Required action:
Output exactly the lines of the listing below that run from the line with "Flowering Goat Willow" through the line with "File:DNAgel 8.22.2011 labeled.jpg". No pictures.

Start of Records for the task

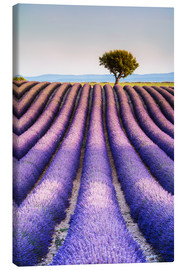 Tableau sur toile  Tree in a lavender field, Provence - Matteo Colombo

End of Records for the task
Start of Records for the task

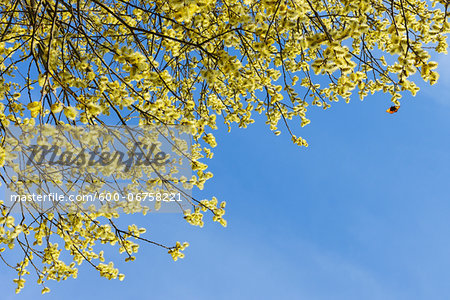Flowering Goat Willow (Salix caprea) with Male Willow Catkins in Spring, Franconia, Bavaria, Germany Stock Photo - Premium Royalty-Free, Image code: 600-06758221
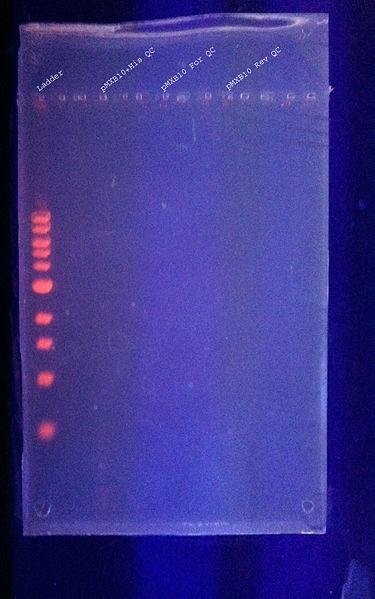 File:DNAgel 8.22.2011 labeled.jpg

End of Records for the task

Answer for the task:
Flowering Goat Willow (Salix caprea) with Male Willow Catkins in Spring, Franconia, Bavaria, Germany Stock Photo - Premium Royalty-Free, Image code: 600-06758221
 File:DNAgel 8.22.2011 labeled.jpg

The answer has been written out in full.